All of them can prolong the QT interval but Aripiprazole is the one with the least effect on the QT interval.

 

Acute agitation:

  • For IM use:
    • Haloperidol 0.5-1 mg IM, the maximum daily IM haloperidol dose is 5 mg/day in non-ICU settings. In ICU  higher doses of 2.5-5-10 can be given up to 30 mg/day. The dose can be repeated every 30 minutes until the patient is calm or we hit the maximum.
    • Ziprasidone or Geodon can be used in 5-10-20 mg IM, repeat every 2 hours until the patient is calm or we reach the daily maximum IM dose of 40 mg.
  • For oral agents:
    • Quetiapine 50 mg QD is my preferred oral agent.
    • Olanzapine 5 mg QD.
    • Ziprasidone 20-40 mg BID.
    • Aripiprazole5-10 mg QD.
    • Risperidone o.25-0.5 mg and aripiprazole are good alternatives.
  • In ICU settings precedex (Dexmedetomidine) drip is increasingly used for hyperactive delirium.
  • If antipsychotics are contraindicated or the maximum daily amount is reached, Benzodiazepines can alternatively be used but for the shortest time possible as they are associated with worsening confusion once their effect wears out, lorazepam of 1-2 mg IV can be used.
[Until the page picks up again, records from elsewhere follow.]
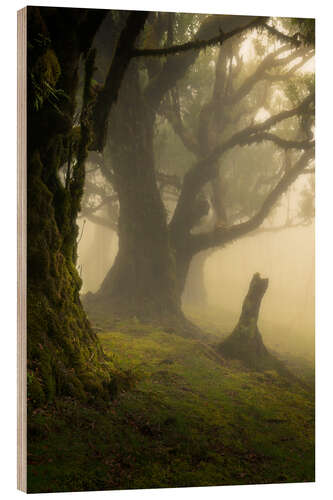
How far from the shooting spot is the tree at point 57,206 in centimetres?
555

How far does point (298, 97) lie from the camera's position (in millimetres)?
6871

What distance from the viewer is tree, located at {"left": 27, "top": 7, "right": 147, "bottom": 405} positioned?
555 cm

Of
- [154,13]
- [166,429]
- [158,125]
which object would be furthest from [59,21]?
[166,429]

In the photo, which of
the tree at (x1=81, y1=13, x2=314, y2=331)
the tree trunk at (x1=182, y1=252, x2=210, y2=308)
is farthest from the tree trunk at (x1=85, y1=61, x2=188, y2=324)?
the tree trunk at (x1=182, y1=252, x2=210, y2=308)

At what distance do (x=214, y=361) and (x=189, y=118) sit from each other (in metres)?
2.65

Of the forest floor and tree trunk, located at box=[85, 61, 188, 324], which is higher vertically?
tree trunk, located at box=[85, 61, 188, 324]

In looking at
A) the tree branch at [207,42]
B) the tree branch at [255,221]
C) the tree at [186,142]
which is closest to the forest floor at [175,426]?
the tree at [186,142]

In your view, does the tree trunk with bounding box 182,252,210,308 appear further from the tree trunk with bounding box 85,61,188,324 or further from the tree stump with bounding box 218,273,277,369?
the tree stump with bounding box 218,273,277,369

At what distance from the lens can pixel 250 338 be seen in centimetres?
656

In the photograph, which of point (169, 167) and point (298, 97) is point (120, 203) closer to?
point (169, 167)

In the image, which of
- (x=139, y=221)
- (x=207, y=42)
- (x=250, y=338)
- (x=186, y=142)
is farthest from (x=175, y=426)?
(x=207, y=42)

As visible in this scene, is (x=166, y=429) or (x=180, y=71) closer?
(x=166, y=429)

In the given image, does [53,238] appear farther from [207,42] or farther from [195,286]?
[207,42]

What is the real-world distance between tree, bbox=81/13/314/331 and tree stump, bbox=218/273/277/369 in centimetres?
55
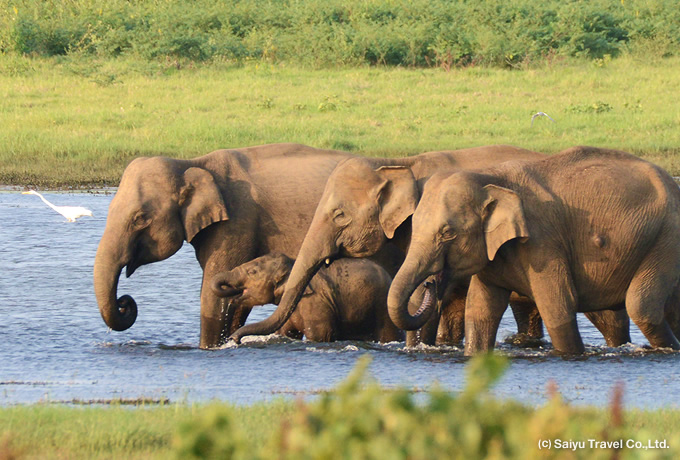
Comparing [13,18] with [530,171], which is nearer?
[530,171]

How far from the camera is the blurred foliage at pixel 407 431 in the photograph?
303 centimetres

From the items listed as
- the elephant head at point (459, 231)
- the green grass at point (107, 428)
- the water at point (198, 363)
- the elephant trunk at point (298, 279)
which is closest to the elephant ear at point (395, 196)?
the elephant trunk at point (298, 279)

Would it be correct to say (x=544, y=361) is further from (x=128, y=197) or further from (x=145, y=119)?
(x=145, y=119)

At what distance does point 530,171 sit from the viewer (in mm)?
8578

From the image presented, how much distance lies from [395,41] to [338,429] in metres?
25.7

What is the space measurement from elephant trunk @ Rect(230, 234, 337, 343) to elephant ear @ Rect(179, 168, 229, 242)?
868 millimetres

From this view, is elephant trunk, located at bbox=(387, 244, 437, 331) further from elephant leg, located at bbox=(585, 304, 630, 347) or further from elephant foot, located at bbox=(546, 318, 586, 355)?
elephant leg, located at bbox=(585, 304, 630, 347)

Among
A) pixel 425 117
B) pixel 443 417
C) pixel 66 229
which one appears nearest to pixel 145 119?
pixel 425 117

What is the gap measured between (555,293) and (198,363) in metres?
2.50

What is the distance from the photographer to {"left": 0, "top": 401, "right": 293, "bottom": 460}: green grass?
5.58 m

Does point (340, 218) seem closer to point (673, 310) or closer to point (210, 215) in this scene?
point (210, 215)

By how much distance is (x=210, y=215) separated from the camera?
9.66m

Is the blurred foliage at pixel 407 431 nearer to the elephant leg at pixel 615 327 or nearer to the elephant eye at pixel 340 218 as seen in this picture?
the elephant eye at pixel 340 218

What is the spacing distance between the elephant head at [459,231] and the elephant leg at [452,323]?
5.48ft
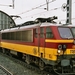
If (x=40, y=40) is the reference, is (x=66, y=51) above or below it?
below

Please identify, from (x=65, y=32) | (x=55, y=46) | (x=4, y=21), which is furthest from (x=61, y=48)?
(x=4, y=21)

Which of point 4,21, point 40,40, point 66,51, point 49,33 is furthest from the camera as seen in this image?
point 4,21

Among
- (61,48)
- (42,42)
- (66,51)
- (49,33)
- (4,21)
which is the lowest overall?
(66,51)

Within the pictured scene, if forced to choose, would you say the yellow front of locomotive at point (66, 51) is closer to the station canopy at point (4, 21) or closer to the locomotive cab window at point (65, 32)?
the locomotive cab window at point (65, 32)

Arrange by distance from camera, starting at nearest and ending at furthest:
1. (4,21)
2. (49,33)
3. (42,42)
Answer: (49,33) → (42,42) → (4,21)

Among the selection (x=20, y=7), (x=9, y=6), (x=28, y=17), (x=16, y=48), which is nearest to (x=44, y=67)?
(x=16, y=48)

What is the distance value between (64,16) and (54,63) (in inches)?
603

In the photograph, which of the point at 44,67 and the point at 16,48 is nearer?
the point at 44,67

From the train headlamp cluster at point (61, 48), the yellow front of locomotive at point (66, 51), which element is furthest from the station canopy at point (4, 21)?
the train headlamp cluster at point (61, 48)

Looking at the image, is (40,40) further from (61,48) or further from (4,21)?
(4,21)

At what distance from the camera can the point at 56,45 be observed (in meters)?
10.3

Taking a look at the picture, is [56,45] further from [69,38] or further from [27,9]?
[27,9]

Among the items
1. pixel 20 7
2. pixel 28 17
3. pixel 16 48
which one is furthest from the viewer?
pixel 20 7

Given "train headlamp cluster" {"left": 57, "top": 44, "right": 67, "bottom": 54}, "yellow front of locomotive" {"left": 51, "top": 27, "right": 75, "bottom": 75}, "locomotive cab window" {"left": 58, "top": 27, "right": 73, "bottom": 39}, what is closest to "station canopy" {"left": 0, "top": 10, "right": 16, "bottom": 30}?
"locomotive cab window" {"left": 58, "top": 27, "right": 73, "bottom": 39}
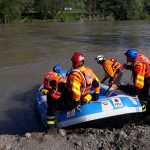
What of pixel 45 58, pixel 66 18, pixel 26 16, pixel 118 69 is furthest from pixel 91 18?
pixel 118 69

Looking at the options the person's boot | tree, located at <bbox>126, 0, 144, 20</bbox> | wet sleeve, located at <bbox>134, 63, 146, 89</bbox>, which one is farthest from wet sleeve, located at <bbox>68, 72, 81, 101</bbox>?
tree, located at <bbox>126, 0, 144, 20</bbox>

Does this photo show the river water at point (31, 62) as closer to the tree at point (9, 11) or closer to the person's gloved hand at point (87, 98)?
the person's gloved hand at point (87, 98)

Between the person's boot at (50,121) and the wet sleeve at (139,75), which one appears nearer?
the person's boot at (50,121)

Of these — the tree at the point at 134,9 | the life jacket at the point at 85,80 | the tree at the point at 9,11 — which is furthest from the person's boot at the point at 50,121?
the tree at the point at 134,9

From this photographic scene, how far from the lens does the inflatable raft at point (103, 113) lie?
7.31 m

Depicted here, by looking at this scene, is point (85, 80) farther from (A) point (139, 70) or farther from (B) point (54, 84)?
(A) point (139, 70)

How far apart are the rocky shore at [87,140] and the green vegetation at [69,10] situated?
3867 cm

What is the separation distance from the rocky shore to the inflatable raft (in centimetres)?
64

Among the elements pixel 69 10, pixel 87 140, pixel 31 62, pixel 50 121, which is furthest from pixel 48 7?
pixel 87 140

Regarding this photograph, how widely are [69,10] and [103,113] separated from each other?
167ft

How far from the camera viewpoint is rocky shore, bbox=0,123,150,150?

Precedex can be used in ICU settings as we just mentioned.

 

Please don’t:

  • Use sedative antihistamines.
  • Continue antipsychotic medications upon discharge! Stop them.
  • Use Cholinesterase inhibitors like rivastigmine, they don’t work.

     

Physical restraints should be a last resort as they likely will worsen delirium as the patient becomes very frustrated with them, Try to resist placing restraints, and if you do, please discontinue them ASAP, A safer alternative is to have a 1:1 sitter, having a family member in the room can be extremely helpful.